Under the redrawn alignment, each brand belongs to only one group. Collection houses the company’s architectural and design brands for both indoor and outdoor use globally. Premium has more of a European slant and includes chiefly indoor products for specifiers, partners, and bespoke installations. Professional focuses on indoor applications in markets local to the brand and also involves specifiers and bespoke. Infrastructure targets environments where durability and robustness is key. (See below for details of each brand).

Connected Internet of Things (IoT) lighting is a key driver for Fagerhult under Sonesson, who has a strong IoT background, and who is spreading the IoT function across the four business areas under Geert van der Meer, who is now acting head of connectivity. The company’s IoT stable includes Organic Response controls technology, which Fagerhult has sometimes implemented in partnership with Finnish wireless mesh protocol provider Wirepas. The two worked together with security firm Securitas, for example, to outfit lighting with security features at a medical park in Lund, Sweden.

Van der Meer has been running digital functions since joining Fagerhult from his former digital role at Osram in 2017. With the restructuring, he is now head of the infrastructure group. He will continue heading connectivity until Fagerhult finds a permanent replacement, a process that is on hold at the moment with the coronavirus situation, Sonesson told LEDs.

Likewise, Sonesson is acting head of the Collection area until Fagerhult recruits a permanent boss. Frank Augustsson heads the Premium unit and Anders Fransson heads Professional. Augustsson had been head of northern Europe, and Fransson was head of the Fagerhult brand.

The four are part of a new nine-person Fagerhult Group Management team that also includes chief financial officer Michael Wood, human resources director Jenny Evelius, and chief strategy and communication officer Michael Bruer. The new heads of Collection and Connectivity will also join once they are hired.

With the new organization, Fagerhult said it intends to now “use the ‘Fagerhult Group’ name more clearly to show the connection between our brands in our different markets.”

The new setup and their brands are Collection, with ateljé Lyktan, iGuzzini, LED Linear, and WE-EF; Premium, with Fagerhult and LTS and also with the Organic Response operation that provides IoT technology internally to the Fagerhult companies; Professional, with Arlight, Eagle Lighting, Lighting Innovations, and Whitecroft; and Infrastructure, with Designplan Lighting, i-Valo, and Veko.

The most recent addition to Fagerhult is iGuzzini, which the company acquired a year ago for €375.9 million (US$421.6M). The acquisition has come with an IT glitch, which Fagerhult says is now resolved.
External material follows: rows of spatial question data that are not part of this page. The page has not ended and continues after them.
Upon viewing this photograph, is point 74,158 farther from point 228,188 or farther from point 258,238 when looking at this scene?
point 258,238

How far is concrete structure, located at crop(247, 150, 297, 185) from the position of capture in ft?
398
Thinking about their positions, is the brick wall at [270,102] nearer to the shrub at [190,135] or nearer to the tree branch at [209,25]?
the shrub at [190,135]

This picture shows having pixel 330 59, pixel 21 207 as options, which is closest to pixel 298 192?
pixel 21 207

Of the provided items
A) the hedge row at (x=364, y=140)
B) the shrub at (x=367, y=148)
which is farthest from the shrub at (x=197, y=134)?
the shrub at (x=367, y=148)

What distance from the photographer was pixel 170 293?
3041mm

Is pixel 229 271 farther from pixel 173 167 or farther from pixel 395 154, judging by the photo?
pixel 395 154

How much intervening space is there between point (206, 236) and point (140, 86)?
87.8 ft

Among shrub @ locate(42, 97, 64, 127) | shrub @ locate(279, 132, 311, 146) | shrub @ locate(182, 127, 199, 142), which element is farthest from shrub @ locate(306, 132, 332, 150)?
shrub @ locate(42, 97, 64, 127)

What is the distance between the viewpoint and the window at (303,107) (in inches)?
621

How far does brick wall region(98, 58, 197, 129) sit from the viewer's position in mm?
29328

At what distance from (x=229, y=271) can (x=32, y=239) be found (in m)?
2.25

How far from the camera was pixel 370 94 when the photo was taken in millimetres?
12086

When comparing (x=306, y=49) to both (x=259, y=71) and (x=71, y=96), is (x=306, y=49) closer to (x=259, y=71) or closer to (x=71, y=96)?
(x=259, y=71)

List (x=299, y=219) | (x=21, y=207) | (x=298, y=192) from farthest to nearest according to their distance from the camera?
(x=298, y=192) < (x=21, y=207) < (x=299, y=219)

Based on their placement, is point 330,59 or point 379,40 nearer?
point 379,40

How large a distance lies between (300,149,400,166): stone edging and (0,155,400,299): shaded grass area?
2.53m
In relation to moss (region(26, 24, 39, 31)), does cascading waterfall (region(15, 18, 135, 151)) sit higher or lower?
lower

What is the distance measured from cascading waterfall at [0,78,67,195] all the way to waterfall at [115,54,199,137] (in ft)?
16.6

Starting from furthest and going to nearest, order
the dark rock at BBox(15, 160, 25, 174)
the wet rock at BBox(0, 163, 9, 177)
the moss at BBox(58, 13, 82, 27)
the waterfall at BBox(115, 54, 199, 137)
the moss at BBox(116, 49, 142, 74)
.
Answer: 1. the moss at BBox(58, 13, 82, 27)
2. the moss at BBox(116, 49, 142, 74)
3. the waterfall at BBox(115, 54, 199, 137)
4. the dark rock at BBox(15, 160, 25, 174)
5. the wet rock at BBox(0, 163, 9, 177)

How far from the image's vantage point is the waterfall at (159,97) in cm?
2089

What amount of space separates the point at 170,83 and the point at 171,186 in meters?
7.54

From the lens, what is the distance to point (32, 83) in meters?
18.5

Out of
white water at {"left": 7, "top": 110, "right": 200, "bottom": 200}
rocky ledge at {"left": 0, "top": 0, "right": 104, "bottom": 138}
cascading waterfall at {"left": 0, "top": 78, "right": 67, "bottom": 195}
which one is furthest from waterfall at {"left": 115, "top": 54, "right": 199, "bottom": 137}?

“As previously communicated, there has been challenges regarding implementation of a new ERP-system at our recently acquired iGuzzini business in Italy,” Fagerhult said in a Mar. 13 press release. “The challenges have been dealt with and closed out, and this is regarded as an isolated and now corrected event. The situation did, to some extent, affect our earnings in the period.”

MARK HALPER is a contributing editor for LEDs Magazine, and an energy, technology, and business journalist ([email protected]).

*Updated Apr. 21, 2020 4:30 PM for additional management details.